A noite foi animada pelas atuações de Benvindo Barros, acompanhado pelo músico Meca Lino, do Grupo Batucadeiras Boa Esperança de Loulé, e do ator e cantor cabo-verdiano João "Tikai" Pereira. No final, os autores ofereceram uma lembrança de Cabo Verde a Vítor Aleixo e dois instrumentos musicais tradicionais (tabancas) ao grupo Boa Esperança, seguindo-se uma sessão de autógrafos.

 

Uma Obra que Une Passado e Futuro

O livro tem um duplo objetivo: analisar as causas e o quotidiano do Campo de Concentração do Tarrafal durante os seus 18 anos de funcionamento e apresentar uma proposta concreta para a sua reabilitação urbana. A obra pretende potenciar o espaço, dotando-o de nova utilidade para a comunidade.

Os autores, ambos com ligações profundas a Cabo Verde e vasta experiência profissional, apresentaram a sua visão:

José Soares, natural do Tarrafal, é licenciado em História e foi Presidente da Câmara do Tarrafal. Atualmente é assessor do Ministro do Turismo.

Luís Gomes Semedo, arquiteto da Cidade da Praia, é especialista em urbanismo e assessor do Ministro das Infraestruturas.

 

Discurso Emotivo de Vítor Aleixo: Uma Dívida Histórica e um Alerta

O presidente Vítor Aleixo protagonizou um dos momentos mais marcantes da noite. Começou por enaltecer a "história muito bonita e exemplar" entre Loulé e a comunidade cabo-verdiana, que há mais de 50 anos se encontra "muito bem integrada" no concelho. Agradeceu o "grande contributo" que gerações de cabo-verdianos deram para o desenvolvimento de Loulé, recordando com emoção os seus "melhores amigos" cabo-verdianos da universidade.

Visivelmente comovido ao recordar a sua recente visita ao Tarrafal, Aleixo descreveu o campo como um local de "violência brutal". Relatou ter visto as "condições brutais" da "Frigideira" e as celas que albergaram presos que "deram a sua vida" pela liberdade.

Num tom de alerta, o autarca, que termina o seu mandato, afirmou ser "muito pessimista em relação ao futuro" e alertou para a ameaça da extrema-direita, uma "onda brutal" que, na sua opinião, já não será possível evitar, mas sim resistir. "Nós temos uma dívida histórica, uma dívida muito grande para com aquela geração de africanos", declarou, citando figuras como Amílcar Cabral e Agostinho Neto.

 

A Apresentação: Uma Proposta Ousada para a Memória

O apresentador da obra, José Pedro Soares, começou por agradecer a Vítor Aleixo o seu trabalho em prol da comunidade africana.
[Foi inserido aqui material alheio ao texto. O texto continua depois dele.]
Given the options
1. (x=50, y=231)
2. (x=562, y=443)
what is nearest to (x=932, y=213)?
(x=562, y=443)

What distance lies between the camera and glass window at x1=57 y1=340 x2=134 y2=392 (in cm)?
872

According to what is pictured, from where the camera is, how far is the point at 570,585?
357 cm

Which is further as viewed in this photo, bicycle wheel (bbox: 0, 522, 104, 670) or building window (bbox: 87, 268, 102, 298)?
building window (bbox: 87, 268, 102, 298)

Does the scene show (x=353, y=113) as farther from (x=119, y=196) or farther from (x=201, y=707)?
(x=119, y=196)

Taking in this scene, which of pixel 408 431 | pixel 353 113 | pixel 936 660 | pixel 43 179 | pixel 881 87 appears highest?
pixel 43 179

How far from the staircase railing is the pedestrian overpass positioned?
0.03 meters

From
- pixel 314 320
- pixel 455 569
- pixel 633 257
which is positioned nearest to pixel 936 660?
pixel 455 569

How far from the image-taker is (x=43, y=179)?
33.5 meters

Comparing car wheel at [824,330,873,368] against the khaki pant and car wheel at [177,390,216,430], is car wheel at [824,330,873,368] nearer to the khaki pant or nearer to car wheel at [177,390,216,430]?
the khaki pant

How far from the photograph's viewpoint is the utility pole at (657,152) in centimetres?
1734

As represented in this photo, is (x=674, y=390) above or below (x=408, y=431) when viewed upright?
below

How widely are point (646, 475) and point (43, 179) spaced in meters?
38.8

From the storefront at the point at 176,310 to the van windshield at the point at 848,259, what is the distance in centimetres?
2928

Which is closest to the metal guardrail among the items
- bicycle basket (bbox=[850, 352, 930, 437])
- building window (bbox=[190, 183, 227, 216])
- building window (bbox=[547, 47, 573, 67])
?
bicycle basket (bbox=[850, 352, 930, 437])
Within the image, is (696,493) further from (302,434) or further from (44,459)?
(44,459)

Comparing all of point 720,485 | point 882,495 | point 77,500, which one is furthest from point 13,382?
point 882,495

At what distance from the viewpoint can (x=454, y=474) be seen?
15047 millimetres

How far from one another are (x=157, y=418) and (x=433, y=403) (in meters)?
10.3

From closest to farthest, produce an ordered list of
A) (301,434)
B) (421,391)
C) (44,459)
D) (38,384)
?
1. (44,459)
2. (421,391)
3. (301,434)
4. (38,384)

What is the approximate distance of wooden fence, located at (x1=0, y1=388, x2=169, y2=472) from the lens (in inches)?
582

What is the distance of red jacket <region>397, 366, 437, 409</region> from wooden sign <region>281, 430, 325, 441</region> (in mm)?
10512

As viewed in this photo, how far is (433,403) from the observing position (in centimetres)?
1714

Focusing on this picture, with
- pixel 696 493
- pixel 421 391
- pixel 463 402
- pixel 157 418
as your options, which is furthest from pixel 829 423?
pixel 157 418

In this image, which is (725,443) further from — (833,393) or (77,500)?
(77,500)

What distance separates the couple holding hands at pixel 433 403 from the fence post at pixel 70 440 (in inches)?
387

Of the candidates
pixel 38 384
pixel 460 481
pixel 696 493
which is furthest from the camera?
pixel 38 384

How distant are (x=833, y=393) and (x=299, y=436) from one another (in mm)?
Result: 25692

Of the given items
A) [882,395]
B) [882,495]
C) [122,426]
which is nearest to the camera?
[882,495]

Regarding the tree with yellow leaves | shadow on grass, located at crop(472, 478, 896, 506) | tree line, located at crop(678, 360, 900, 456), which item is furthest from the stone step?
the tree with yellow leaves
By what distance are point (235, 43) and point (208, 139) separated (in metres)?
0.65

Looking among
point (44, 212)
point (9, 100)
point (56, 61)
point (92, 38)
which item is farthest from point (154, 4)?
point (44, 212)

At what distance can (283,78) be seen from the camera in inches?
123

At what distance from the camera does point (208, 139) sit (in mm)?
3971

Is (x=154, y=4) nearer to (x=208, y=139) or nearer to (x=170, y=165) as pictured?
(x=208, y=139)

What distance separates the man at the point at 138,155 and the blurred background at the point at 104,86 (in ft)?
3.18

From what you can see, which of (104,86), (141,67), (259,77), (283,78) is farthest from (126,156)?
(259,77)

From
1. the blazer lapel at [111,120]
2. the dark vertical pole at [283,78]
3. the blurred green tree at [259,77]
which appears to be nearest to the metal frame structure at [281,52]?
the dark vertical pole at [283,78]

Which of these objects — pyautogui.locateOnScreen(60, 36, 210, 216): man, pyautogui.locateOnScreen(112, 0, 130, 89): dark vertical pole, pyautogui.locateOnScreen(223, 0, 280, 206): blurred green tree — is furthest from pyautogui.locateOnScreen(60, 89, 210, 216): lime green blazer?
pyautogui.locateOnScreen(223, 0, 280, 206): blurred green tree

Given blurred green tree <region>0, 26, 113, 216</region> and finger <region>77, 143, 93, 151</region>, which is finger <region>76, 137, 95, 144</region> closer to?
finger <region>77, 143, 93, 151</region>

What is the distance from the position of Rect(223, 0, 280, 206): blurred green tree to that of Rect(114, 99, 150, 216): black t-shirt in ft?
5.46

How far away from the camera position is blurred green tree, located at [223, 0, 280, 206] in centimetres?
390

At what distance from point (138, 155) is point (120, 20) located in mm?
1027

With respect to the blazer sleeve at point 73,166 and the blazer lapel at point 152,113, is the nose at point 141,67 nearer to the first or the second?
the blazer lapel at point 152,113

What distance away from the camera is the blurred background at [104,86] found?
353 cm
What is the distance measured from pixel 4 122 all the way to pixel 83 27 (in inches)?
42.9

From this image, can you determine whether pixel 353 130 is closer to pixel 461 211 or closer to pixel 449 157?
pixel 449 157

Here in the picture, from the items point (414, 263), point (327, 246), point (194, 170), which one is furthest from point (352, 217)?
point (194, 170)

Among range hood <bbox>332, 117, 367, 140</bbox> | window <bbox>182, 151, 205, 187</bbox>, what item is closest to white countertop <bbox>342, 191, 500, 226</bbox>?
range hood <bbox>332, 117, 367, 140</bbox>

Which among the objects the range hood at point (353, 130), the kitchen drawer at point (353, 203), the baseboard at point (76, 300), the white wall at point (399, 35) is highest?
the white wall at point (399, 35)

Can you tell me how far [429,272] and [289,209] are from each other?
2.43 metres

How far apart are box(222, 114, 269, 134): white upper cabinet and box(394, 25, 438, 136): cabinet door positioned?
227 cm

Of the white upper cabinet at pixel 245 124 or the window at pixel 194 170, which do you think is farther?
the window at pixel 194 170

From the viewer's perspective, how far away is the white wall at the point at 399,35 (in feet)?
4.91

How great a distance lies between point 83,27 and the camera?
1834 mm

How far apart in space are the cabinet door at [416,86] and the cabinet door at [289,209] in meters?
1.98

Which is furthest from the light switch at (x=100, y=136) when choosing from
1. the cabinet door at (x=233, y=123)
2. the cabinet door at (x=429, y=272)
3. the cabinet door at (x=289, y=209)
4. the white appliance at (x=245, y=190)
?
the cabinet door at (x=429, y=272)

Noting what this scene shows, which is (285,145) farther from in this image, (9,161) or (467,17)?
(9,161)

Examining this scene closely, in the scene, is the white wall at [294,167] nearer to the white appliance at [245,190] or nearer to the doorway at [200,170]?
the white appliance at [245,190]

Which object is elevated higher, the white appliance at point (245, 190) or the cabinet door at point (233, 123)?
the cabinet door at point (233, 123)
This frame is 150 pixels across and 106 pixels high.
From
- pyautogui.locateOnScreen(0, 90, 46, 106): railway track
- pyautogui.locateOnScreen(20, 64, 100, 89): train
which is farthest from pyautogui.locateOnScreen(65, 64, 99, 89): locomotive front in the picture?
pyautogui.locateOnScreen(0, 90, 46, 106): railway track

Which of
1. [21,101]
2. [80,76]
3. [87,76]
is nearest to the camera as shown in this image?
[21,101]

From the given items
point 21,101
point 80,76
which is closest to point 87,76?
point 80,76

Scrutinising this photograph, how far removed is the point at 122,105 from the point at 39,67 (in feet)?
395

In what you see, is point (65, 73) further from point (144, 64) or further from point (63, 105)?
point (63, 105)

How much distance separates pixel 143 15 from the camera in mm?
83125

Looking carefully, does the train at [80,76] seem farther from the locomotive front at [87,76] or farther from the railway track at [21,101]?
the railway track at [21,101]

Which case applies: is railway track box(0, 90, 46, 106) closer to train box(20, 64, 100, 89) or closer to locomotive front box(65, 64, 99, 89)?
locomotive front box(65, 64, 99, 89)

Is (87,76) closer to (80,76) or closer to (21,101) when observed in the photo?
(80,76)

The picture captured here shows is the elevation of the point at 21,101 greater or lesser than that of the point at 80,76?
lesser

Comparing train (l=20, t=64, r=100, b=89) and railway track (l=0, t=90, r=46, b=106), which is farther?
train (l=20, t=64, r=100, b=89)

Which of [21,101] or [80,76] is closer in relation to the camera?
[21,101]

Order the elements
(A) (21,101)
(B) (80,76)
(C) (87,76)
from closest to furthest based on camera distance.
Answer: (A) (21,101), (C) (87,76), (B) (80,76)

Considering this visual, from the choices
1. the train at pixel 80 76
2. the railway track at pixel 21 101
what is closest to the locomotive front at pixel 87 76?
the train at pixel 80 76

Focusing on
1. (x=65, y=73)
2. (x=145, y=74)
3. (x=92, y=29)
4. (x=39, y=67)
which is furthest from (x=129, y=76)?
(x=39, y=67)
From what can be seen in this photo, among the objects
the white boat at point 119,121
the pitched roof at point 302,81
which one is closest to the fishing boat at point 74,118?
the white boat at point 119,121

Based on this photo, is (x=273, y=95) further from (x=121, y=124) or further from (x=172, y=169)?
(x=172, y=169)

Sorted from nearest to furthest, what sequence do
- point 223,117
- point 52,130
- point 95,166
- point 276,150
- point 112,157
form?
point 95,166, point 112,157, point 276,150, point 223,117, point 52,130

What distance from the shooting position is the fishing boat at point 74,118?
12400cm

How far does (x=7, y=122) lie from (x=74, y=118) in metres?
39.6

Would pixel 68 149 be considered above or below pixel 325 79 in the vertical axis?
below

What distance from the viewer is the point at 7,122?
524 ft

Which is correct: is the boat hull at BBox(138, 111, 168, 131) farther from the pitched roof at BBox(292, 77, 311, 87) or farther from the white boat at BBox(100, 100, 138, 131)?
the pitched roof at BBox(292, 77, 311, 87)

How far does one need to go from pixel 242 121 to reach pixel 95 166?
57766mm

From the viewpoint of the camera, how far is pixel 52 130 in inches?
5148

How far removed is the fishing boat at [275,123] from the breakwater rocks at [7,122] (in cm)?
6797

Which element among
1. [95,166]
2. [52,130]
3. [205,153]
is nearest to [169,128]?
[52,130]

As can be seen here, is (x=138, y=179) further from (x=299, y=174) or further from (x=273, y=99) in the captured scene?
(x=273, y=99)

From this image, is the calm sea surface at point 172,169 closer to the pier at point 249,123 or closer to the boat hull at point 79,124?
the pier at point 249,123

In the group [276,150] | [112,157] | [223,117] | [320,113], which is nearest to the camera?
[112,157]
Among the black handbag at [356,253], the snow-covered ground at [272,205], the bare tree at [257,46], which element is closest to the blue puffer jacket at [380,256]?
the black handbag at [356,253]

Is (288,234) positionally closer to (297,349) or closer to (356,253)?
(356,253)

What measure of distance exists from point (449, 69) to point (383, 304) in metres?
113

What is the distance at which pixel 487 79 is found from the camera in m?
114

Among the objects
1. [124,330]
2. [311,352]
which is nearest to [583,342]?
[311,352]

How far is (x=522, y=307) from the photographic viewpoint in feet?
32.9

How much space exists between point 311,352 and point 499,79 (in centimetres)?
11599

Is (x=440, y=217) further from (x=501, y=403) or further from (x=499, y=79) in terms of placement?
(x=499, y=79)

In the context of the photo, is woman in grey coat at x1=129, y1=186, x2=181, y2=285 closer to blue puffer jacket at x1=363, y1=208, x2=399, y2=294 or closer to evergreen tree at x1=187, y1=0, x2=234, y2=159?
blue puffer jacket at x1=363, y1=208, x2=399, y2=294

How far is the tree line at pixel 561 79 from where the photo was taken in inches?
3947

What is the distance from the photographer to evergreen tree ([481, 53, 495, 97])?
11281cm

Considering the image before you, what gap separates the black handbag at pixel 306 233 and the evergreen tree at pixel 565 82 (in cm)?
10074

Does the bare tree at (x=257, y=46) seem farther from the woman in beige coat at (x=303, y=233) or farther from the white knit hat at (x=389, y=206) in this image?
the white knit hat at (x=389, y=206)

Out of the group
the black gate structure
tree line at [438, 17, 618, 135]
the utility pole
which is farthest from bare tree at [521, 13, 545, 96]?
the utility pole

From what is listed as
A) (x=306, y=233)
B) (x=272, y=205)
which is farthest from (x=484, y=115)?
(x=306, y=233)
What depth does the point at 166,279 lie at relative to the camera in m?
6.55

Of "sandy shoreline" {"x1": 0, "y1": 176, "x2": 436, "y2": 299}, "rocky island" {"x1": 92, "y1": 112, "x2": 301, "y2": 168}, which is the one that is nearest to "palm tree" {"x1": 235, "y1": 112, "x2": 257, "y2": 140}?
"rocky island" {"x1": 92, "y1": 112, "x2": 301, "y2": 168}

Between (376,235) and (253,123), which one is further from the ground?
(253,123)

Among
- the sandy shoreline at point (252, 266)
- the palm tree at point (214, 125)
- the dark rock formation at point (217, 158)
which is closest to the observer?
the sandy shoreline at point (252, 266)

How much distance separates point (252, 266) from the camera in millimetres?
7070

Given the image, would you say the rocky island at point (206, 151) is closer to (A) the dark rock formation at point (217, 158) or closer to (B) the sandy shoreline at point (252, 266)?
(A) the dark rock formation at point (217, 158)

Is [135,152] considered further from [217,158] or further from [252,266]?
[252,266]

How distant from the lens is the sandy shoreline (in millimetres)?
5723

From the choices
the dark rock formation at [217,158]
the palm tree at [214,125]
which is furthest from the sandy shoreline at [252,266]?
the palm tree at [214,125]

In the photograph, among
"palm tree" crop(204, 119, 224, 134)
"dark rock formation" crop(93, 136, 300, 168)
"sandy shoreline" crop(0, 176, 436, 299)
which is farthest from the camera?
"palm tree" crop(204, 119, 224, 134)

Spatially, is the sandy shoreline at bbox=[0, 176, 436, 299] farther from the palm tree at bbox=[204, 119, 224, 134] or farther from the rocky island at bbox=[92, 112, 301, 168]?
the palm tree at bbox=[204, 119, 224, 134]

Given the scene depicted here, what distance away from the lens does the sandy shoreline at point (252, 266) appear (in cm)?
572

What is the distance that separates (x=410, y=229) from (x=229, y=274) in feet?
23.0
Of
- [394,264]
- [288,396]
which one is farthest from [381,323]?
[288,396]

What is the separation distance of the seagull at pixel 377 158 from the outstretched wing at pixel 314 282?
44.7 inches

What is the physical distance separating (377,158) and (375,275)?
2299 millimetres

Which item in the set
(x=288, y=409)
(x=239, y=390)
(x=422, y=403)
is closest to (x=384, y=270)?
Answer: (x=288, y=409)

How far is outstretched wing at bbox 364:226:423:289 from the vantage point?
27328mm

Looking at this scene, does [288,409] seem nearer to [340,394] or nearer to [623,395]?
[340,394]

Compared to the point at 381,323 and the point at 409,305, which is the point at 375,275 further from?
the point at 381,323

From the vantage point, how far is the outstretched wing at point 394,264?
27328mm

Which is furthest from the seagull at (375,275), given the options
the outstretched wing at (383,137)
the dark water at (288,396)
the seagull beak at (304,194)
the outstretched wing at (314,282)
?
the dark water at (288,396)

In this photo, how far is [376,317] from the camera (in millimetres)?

Salientou que o livro se baseia numa "narrativa segura" com "veracidade histórica", combinando a investigação do passado com uma "proposta ousada e contemporânea com projeção para o futuro".

A obra distingue-se por incluir não apenas testemunhos de quem viveu o campo, mas também de gerações posteriores. A sua proposta de reabilitação, apresentada com imagens pelo arquiteto Luís Gomes Semedo, assenta em duas ações:

Recuperação dos edifícios extramuros (de apoio).

Reabilitação de todo o complexo prisional.

A ideia é criar um espaço sustentável que gere economia local, permitindo que os visitantes possam "sentir o espaço, até para dormir" e compreender o sofrimento dos presos, sem que o local perca a sua identidade como património cultural.

José Soares encerrou a sessão reforçando o desejo de uma "relação muito mais estreita" entre Loulé e o Tarrafal, deixando um convite para que no futuro uma delegação de Loulé visite Cabo Verde para conhecer este marco histórico.